● **TASKS TO PERFORM**
1/ Answer these questions about the State v. Giffin opinion, one answer per line:
(a) What sentence did the appellant receive?
(b) Who knocked the appellant to the floor at the tavern?
(c) Who was fatally shot when the appellant came back through the door?
2/ Please carry the State v. Giffin opinion forward past its final sentence, in the same style.

● **DOCUMENT PASSAGE**
--- START ---

State v. GiffinAnnotate this Case
640 S.W.2d 128 (1982)
STATE of Missouri, Respondent, v. Burl Delbert GIFFIN, Sr., Appellant.
Supreme Court of Missouri, Division No. 2.
October 12, 1982.
Rehearing Denied November 9, 1982.
*130 John E. Price, Daniel P. Wade, Springfield, for appellant.
John Ashcroft, Atty. Gen., Jay D. Haden, Asst. Atty. Gen., Jefferson City, for respondent.
ALDEN A. STOCKARD, Senior Judge.
Appellant, in a jury-waived trial, was found guilty of second degree murder and sentenced to life imprisonment.
From the evidence the following could reasonably be found. On the afternoon of May 11, 1979, appellant, his wife and daughter, and a friend arrived at Roy and Esther's Tavern in Ava, Missouri. While at the bar, appellant got into a fight with one of the patrons, Boyd Conrad. Appellant called Conrad a "bastard" and a "bull-headed son-of-a-bitch" at which point Conrad hit appellant knocking him to the floor. Appellant got up, and as he went out the door he said: "You've had it. I'll be back."
Approximately one hour later, appellant walked toward the tavern carrying a shotgun. Appellant did something to the gun and then flung open the door to the tavern. Once inside he hesitated momentarily, and then shot and fatally injured Doug Robinson who stood up as appellant came in the door. Appellant turned and ran out the door and called to his wife and daughter to "run." The three of them got into a white Volkswagon and drove away.

--- END ---

● **INPUT DATA**
--- START ---

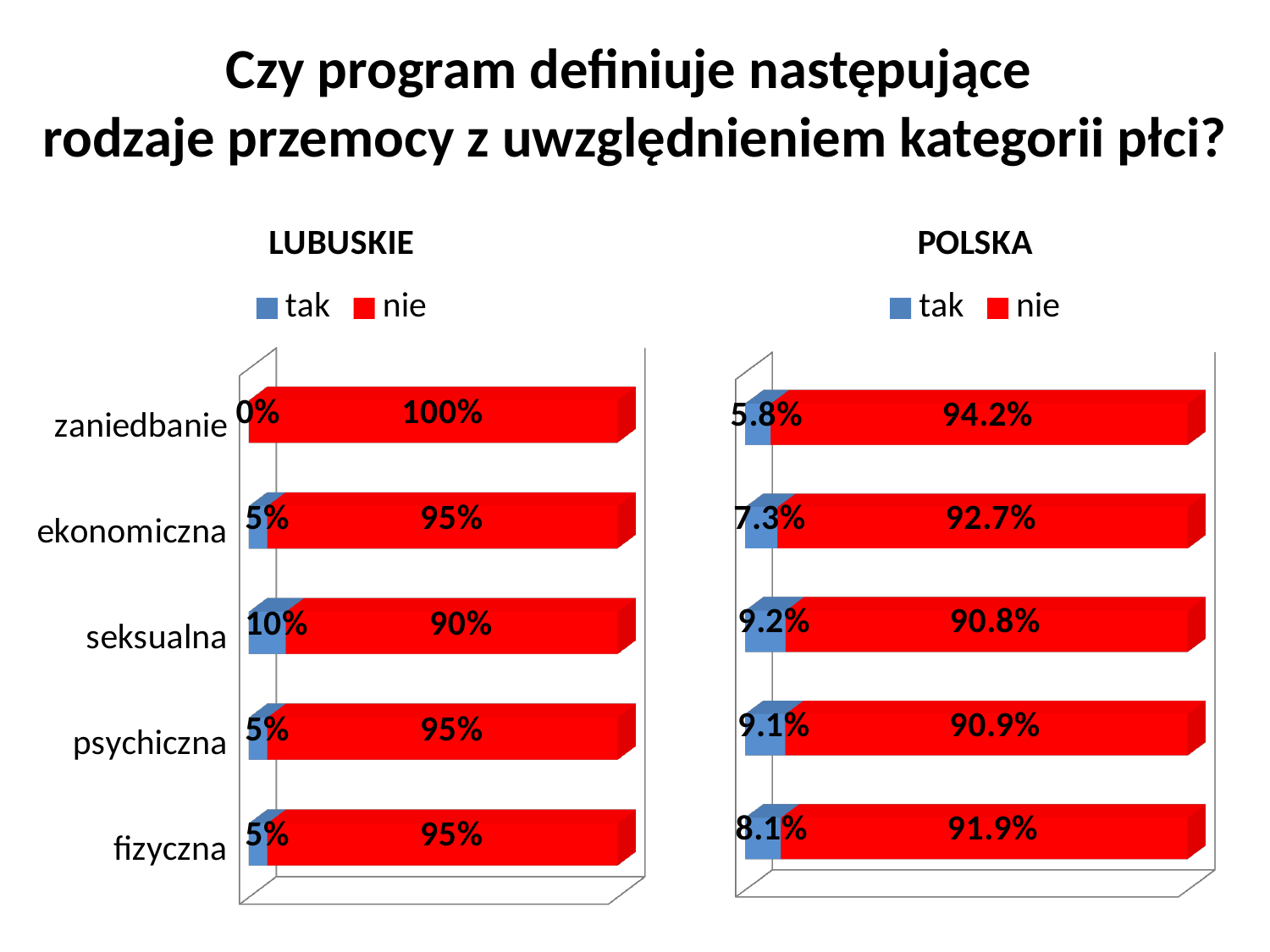
In the LUBUSKIE chart, what is the difference between the "tak" values for seksualna and ekonomiczna? 5% Is the "tak" value for ekonomiczna larger in the LUBUSKIE chart or the POLSKA chart? POLSKA In the POLSKA chart, what is the value of "nie" for zaniedbanie? 94.2% In the POLSKA chart, what is the value of "tak" for fizyczna? 8.1% How many series does the legend of the LUBUSKIE chart list? 2 In the LUBUSKIE chart, which category has the highest "tak" value? seksualna In the POLSKA chart, what is the difference between the "nie" values for zaniedbanie and seksualna? 3.4% In the POLSKA chart, which category has the lowest "tak" value? zaniedbanie In the POLSKA chart, which category has the highest "tak" value? seksualna In the LUBUSKIE chart, what is the value of "tak" for seksualna? 10% How many categories are shown in the POLSKA chart? 5 In the LUBUSKIE chart, what is the value of "nie" for zaniedbanie? 100%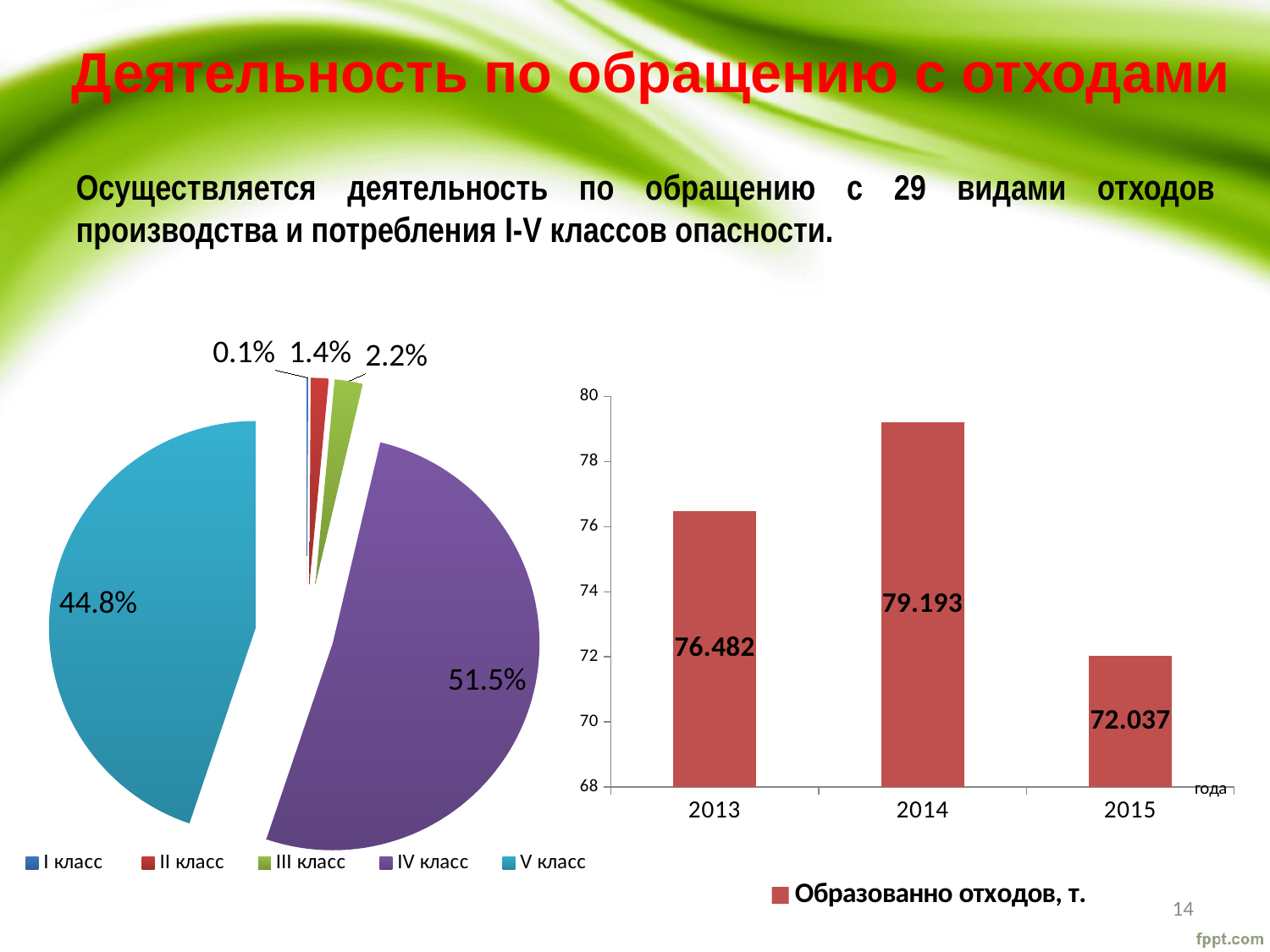
On the pie chart on the left, how many classes does the legend list? 5 On the bar chart on the right, what series name does the legend show? Образованно отходов, т. On the bar chart on the right, what is the value for 2014? 79.193 On the bar chart on the right, is the value for 2013 greater or less than 2015? greater On the pie chart on the left, what share does V класс have? 44.8% On the bar chart on the right, which year has the lowest value? 2015 On the pie chart on the left, what share does IV класс have? 51.5% On the pie chart on the left, which class has the largest share? IV класс On the pie chart on the left, what is the difference between the shares of IV класс and V класс? 6.7% On the pie chart on the left, what share does I класс have? 0.1% On the pie chart on the left, which class has the smallest share? I класс On the bar chart on the right, what is the value for 2015? 72.037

--- END ---

● **YOUR WRITTEN ANSWERS**
1/
(a) Life imprisonment.
(b) Boyd Conrad.
(c) Doug Robinson.

2/
Two persons who saw appellant run out of the tavern ran to the police station and told a police officer, who had heard the shot, to stop the man in the white Volkswagon. Appellant drove back onto the Ava square and two officers pursued him. Appellant pulled over and stopped, and was ordered out of the car. One officer read the Miranda warning to appellant and he was then placed under arrest.
As his initial point on appeal, appellant contends that for three separate reasons the evidence was insufficient to convict him of second degree murder. He asserts that (1) "the evidence established that [he] was intoxicated at the time of the offense to such an extent that he was unable to form an intent to kill * * * or to premeditate his actions;" (2) the killing was committed in a heat of passion occasioned by his altercation with Boyd Conrad; and (3) the evidence established that the killing was accidental in that appellant intended to shoot into the wall but the deceased walked into the line of fire.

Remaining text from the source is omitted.